Лерка раздул ноздри:
– Я не собираюсь сдаваться, – горячо возразил он. – Ты – моя родственная душа, я не позволю ему просто так тебя забрать!
И он рванулся из кухни, а потом и из квартиры.
А я осталась стоять посреди своей кухни. Было тошно… В ушах стоял звон моего разбитого в дребезги мира, его осколки хрустели внутри при каждом движении и больно ранили, заставляя морщиться. Больше всего раздражало спокойствие. В душе поселилась какая-то чуждая мне сущность, принимающая ход событий, как должное. Я замерла с сумкой в руке, прислушиваясь, но стоило бросить взгляд на вздыбленную кровать, кровь побежала по венам быстрее, перед глазами потемнело, губы сами приоткрылись, хватая воздух… Я прислонилась к стенке и прикрыла глаза, стараясь перевести дыхание и прийти в себя, но только увязла в ощущениях еще больше. Внизу живота болезненно сжалось, а с губ сорвался стон…
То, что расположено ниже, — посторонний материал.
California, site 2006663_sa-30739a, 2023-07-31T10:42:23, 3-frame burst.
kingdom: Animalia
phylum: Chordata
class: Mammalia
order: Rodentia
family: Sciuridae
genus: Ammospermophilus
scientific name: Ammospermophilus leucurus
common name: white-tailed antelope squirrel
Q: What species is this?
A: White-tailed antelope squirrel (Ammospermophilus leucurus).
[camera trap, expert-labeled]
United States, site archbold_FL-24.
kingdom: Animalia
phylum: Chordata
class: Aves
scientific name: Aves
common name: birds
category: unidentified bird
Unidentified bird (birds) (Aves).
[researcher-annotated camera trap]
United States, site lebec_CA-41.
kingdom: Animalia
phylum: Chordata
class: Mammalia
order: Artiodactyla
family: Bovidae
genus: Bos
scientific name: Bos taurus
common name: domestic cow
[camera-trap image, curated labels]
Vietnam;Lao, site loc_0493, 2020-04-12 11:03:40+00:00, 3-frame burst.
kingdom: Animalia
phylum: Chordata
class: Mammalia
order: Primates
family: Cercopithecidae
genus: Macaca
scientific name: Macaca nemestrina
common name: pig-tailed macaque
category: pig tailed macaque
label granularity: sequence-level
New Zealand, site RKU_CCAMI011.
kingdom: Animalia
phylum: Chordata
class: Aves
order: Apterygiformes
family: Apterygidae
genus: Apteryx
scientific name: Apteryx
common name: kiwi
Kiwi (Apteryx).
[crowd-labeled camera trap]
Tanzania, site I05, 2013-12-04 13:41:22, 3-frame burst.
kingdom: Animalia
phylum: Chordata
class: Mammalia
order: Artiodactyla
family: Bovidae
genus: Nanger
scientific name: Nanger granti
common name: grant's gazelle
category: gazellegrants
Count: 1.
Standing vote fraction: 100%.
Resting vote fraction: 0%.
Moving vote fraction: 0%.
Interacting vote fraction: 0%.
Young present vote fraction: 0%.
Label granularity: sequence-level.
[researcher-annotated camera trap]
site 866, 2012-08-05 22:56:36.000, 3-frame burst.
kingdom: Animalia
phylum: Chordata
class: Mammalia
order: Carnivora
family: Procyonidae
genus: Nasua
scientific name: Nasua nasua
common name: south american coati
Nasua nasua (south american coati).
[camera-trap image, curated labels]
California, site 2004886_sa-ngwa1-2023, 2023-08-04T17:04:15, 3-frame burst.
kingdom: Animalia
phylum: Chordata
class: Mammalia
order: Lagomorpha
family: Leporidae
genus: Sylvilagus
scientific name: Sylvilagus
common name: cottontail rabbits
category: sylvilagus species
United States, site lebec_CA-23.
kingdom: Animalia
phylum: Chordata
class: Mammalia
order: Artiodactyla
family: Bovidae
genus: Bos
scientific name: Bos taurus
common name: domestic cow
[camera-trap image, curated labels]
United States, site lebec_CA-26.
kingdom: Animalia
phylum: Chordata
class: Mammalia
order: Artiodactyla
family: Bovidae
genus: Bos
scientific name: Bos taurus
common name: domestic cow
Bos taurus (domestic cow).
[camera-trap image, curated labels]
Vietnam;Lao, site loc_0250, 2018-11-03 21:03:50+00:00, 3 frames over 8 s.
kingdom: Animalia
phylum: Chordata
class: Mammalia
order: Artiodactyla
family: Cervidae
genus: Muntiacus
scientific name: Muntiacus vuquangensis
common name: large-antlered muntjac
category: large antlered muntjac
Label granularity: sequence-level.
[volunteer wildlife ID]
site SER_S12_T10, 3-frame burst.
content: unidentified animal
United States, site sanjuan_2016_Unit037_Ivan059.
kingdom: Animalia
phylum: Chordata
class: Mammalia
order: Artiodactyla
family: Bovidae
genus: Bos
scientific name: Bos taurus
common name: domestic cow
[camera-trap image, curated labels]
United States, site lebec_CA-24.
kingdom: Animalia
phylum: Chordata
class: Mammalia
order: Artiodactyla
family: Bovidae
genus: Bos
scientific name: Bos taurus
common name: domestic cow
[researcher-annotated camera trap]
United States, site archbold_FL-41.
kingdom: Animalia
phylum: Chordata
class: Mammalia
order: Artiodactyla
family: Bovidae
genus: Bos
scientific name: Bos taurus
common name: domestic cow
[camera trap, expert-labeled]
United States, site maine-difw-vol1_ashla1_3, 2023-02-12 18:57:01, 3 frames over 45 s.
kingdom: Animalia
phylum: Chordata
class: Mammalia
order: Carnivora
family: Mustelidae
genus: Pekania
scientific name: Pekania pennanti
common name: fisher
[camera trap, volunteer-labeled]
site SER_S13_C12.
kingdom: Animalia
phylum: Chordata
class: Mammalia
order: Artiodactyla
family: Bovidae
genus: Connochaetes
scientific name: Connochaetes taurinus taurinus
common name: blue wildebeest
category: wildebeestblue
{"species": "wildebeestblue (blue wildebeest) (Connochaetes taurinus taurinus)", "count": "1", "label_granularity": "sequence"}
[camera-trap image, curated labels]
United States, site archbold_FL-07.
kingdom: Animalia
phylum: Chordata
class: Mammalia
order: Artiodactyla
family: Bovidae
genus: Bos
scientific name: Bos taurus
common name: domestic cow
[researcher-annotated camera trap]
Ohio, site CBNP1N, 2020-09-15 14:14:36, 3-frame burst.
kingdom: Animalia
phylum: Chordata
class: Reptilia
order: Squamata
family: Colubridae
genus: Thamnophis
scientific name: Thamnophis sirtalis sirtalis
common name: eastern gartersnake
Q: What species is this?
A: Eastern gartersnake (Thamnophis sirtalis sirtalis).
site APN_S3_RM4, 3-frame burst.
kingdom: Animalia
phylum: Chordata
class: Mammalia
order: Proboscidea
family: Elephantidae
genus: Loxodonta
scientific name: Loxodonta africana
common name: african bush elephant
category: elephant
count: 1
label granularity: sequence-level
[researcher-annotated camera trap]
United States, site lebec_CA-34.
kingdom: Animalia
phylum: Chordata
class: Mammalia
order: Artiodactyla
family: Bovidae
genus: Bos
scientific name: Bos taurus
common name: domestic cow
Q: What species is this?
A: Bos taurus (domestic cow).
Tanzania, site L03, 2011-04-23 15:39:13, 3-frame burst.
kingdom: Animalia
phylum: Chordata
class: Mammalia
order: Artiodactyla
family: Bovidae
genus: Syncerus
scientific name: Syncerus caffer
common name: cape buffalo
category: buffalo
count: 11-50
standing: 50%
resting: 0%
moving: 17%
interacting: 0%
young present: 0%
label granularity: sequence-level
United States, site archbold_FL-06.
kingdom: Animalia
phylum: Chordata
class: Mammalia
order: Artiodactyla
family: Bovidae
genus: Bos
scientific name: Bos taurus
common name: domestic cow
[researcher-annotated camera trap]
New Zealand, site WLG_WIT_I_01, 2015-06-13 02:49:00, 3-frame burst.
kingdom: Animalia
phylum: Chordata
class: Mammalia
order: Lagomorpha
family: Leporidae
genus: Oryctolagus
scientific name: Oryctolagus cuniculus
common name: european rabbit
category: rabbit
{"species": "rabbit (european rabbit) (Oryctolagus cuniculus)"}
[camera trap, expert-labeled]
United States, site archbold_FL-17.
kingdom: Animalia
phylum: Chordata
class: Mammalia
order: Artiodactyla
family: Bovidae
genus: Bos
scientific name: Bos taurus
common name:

Не сразу поняла, что в кармане джинс зазвонил телефон.
– Аня…
Я перестала дышать вовсе, замерев. Тело начинала бить крупная дрожь. Номер был незнакомым, но звонившего я бы не спутала теперь ни с кем. Даже если бы он молчал.
– Успокойся, пожалуйста, – прерывисто выдохнул в трубку Мирослав.
– Оставь… меня в покое… – прошептала, дрожа. – Я не хочу… все это чувствовать…
– Ты ЗОВЕШЬ меня! – рыкнул он. – А я не железный! Либо бери себя в руки, либо я вернусь и успокою!
Бросив трубку, я подскочила и кинулась к кровати. Схватила простыни и подушки и содрала с матраса, как кожу с воспоминаний. Все полетело в мусор, исчезая с глаз, и мне полегчало.
13
Открыв сумку, я принялась складывать в нее то, что не позволит мне потерять себя в этой предстоящей борьбе: книги, камешки, травы, чучело домового, плед из лоскутков моей детской одежды… То, что хранило частички меня. Из одежды взяла минимум, прихватила косметичку и уже готова была выскочить на улицу, когда вдруг столкнулась в дверях со слесарем. Оказалось, его вызвал Мир, чтобы починить дверь.
Перед подъездом меня ждала та же машина. Пока мы ехали, я набрала номер Магистра.
– Да, Аня, – голос Зула прозвучал так участливо, что я даже растеряла боевой запал.
– Моя работа…
– На этом все, Аня. Теперь ты – женщина Карельского. А он не отпустит…
– Это правда, что он умрет, если умру я?
– Я не знаю…
Черта с два.
– А как же… Зул Вальдемарович, вы же меня учили столько лет! Что мне теперь делать… с собой?
– Ничего, – голос Магистра с каждым ответом становился все холоднее, будто я спрашивала совсем не то, что нужно. – Аня, тебе дается другой путь. Все, что можешь – идти по нему.
– Значит, увольняете?
– Само собой.
Все, что мне казалось временной трудностью, все больше приобретало очертания долговременной проблемы. Ступив на порог квартиры Мирослава, я равнодушно проследила, как водитель вошел с моей сумкой и унес ее куда-то по коридору. После он, кажется, поинтересовался, что мне еще нужно, но я не отреагировала, а он не стал настаивать.
Камин в гостиной безмолвствовал, и комнаты казались выстуженными. Где-то в доме плакал маленький ребенок. На душе скребли оборотни…
Я походила туда-сюда, не раздеваясь, прислушиваясь. Ребенок не замолкал ни на секунду, кричал так, словно его режут. Интересно, давно он так разрывается?